Bu durum tespitini yaptığım bir televizyon programı esnasında da dile getirmiştim. Programı izleyen bir müteahhit arkadaşım programdan sonraki günlerin birinde yanıma gelmiş, ‘iyi güzel söylüyorsun da biz böyle bir daire yapsak satmakta zorlanırız’ demişti ve gerekçelerini sıralamıştı. İnsanların beklentilerinin, oda sayısı, mutfak, oda, salon ya da banyo genişliği, yeterince dolap olup olmadığı gibi daha farklı şeyler olduğunu bahse konu hususlara ilişkin olarak bugüne dek neredeyse hiç talep gelmediğini anlatmıştı.

‘Siz yine de böyle bir ev tasarlasanız ve bir talep oluştursanız, insanların gündemine bu gibi hususları soksanız olmaz mı’ diye sormuştum ve bunun üzerine ‘bütün bu saydıklarının standardın dışına çıkmayı gerektireceğini ve bu yönüyle maliyet kalemlerinin artacağını ifade etmişti.

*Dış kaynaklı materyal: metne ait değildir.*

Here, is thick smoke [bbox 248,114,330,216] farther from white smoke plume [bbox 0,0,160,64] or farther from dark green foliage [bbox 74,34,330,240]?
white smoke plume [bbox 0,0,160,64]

  • YAN DAİRENİN SESİ DUYULAN ODALARI
  • Bu anlatmaya çalıştığım husus küçük bir örnek sadece. Buna benzer mahremiyete dair, yan dairedeki seslerin odalarımıza ulaşıyor olması sebebiyle oluşan nahoş vakıalara dair, cemaatle namaz kılmaya olanak tanımayacak şekilde düzenlenmiş oda biçimlerinin oluşturduğu sorunlar gibi onlarca, yüzlerce sorundan hiç bahsetmiyorum bile.

MÜSLÜMANCA BİR USUL VE ÜSLUB GEREK

Bu vermiş olduğum küçük örnek vakıa şöyle dursun. Daha bunun sokağı var, mahallesi var, semti var, şehri var, ülkesi var. Bahse konu sorun usule ilişkin bir sorundur aslında. Hayatı yaşarken muhatap olduğumuz sorunların, hayatın içerisinde ihtiyaç hissettiğimiz hususların üstesinden gelmek eğer bir usul sahibi iseniz mümkün hale gelir. Usul ‘asıl’ olan ile ‘vusul’ arasındaki o adına hayat dediğimiz bir çizgiye dair her şeydir. Ve bana kalırsa bunun adı medeniyettir. Müslümanların usulleri kaynağını İslam’dan almıyorsa geriye yapacak çok da fazla bir şey kalmamış demektir.

İster abdest alacağınız mekânları yapın, isterseniz Müslümanca bir şehri baştan aşağıya tasarlamaya kalkın daima bir Müslümanca usule ihtiyacınız olacaktır.

Ama gelin görün ki, daha işin bu noktasında dahi Müslümanca bir kurguya sahip olamayan Müslümanlar çok daha büyük meselelerin Müslümanca çözümlenemiyor olması üzerine kaygı bozuklukları yaşıyorlar bugün. Bu biraz tuhaf gelmiyor mu size de?